According to a recent meta-analysis, the global aggregated estimate of COVID-19 infection fatality rate was 0.68% (0.53–0.82%) [31]. Furthermore, claims circulating on social media stating the CDC reported that the coronavirus has a high survival rate of 99.997%, 99.98%, 99.5%, and 94.6% for the age groups of 0–19, 20–49, 50–60, and 70 years old and above; this has perhaps undermined the public perception of the severity of COVID-19. This is especially misleading if the mortality is calculated simply over the total number of cases ignoring the high mortality rates among those that are vulnerable, such as the elderly and those with co-morbidities. The public should be enlightened that measuring the impact of COVID-19 goes beyond mortality statistics [32]. The severe effects of SARS-CoV-2 infection should not be underestimated although the survival rate is high among those who are otherwise healthy and receive sufficient medical care. On the other hand, the long-term health consequences of SARS-CoV-2 infection remain unknown. Significant pulmonary sequelae such as persistent respiratory symptoms and lung abnormalities have been evidenced months after infection with SARS-CoV-2 [33][34][35] Evidence of post-recovery negative effects in younger patients implies that the potential long-term effects of COVID-19 should be a concern, even for children [36].

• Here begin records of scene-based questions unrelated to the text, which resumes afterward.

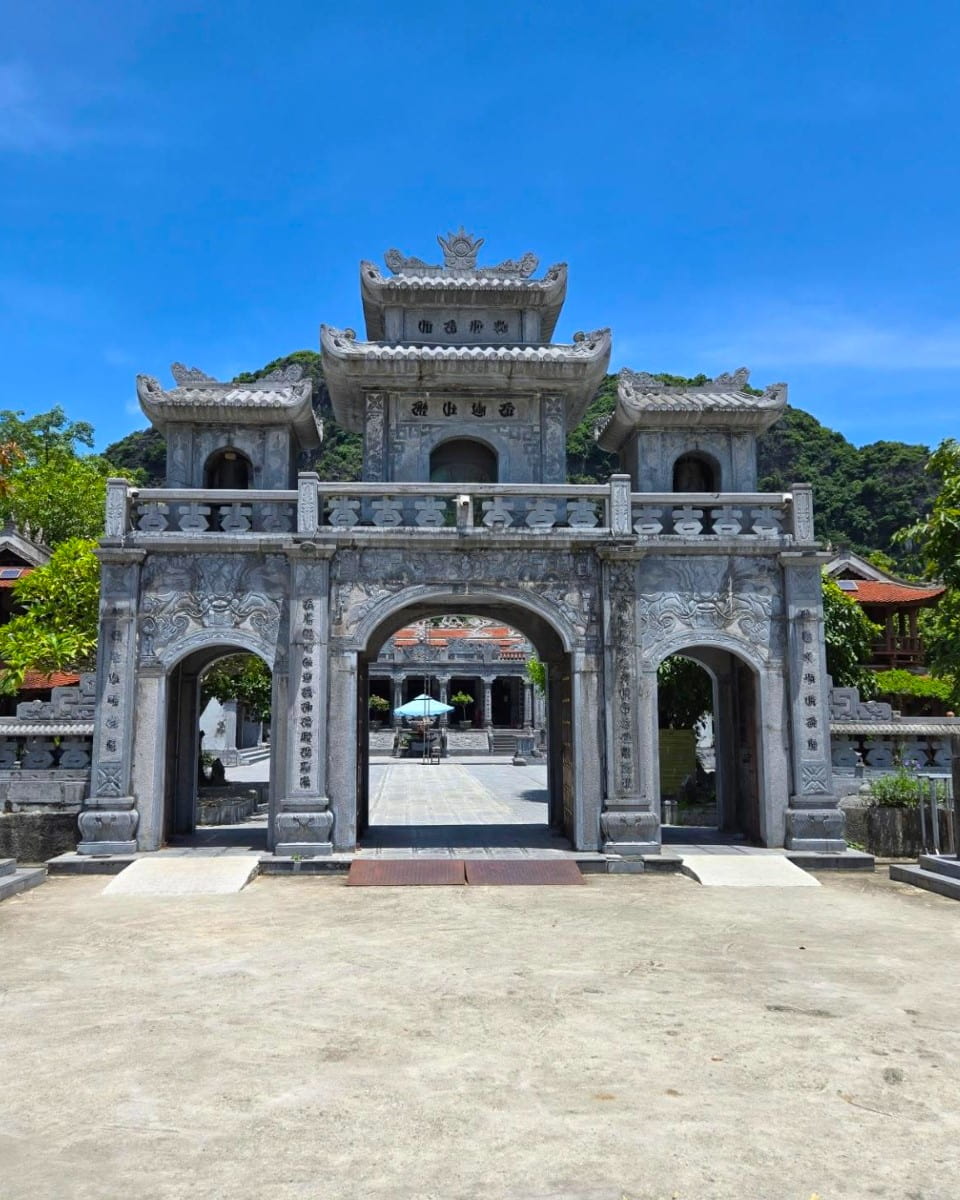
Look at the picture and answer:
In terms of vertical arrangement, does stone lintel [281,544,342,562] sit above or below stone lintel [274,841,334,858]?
above

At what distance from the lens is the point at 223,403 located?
1380cm

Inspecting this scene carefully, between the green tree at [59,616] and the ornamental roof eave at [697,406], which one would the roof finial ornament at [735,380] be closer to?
the ornamental roof eave at [697,406]

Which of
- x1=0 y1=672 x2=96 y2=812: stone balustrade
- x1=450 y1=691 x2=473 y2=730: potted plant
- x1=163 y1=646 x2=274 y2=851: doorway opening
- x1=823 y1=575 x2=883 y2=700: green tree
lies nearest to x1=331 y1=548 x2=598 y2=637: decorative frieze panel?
x1=163 y1=646 x2=274 y2=851: doorway opening

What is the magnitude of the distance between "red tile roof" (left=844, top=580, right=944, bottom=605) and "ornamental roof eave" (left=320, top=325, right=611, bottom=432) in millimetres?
21911

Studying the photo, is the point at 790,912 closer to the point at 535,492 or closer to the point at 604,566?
the point at 604,566

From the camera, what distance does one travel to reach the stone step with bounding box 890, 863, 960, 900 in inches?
404

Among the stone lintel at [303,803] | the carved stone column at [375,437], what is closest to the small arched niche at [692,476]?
the carved stone column at [375,437]

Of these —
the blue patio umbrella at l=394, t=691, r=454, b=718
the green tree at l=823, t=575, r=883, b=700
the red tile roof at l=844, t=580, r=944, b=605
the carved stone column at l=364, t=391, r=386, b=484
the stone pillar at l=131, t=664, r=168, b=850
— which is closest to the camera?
the stone pillar at l=131, t=664, r=168, b=850

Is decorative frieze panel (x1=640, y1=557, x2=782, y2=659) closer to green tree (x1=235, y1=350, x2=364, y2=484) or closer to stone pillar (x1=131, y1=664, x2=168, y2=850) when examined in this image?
stone pillar (x1=131, y1=664, x2=168, y2=850)

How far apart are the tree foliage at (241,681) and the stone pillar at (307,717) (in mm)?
6439

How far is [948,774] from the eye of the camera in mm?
13344

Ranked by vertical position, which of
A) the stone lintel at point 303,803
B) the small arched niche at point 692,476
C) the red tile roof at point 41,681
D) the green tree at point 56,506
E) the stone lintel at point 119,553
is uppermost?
the green tree at point 56,506

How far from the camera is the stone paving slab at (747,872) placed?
1099cm

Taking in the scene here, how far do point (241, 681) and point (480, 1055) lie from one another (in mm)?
15043
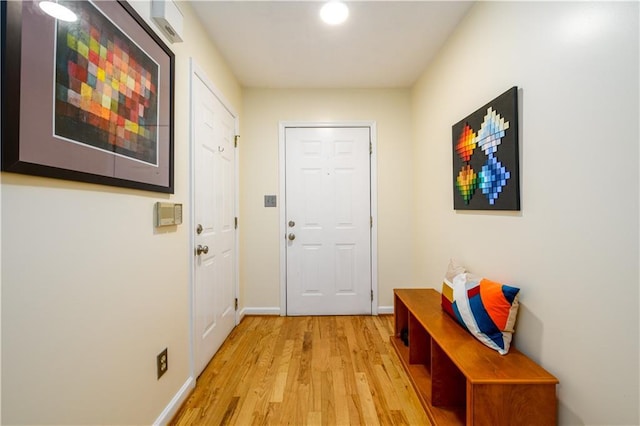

The public should also be made aware that no vaccine confers 100% protection against SARS-CoV-2. A recent study reported that the COVID-19 vaccine has to have an efficacy of at least 70% to 80% to end the pandemic [37]. Lastly, as trustworthy information is warranted, providing research-based evidence of vaccine effectiveness would greatly improve COVID-19 vaccine confidence and reduce controversies. Findings of the COVID-19 vaccine clinical trials should be published in order to cease the widespread concerns about the safety and effectiveness of the vaccine. Concerted efforts of the pharmaceutical industries and health authorities on local, national, and international levels are needed for improving or restoring vaccine confidence [38].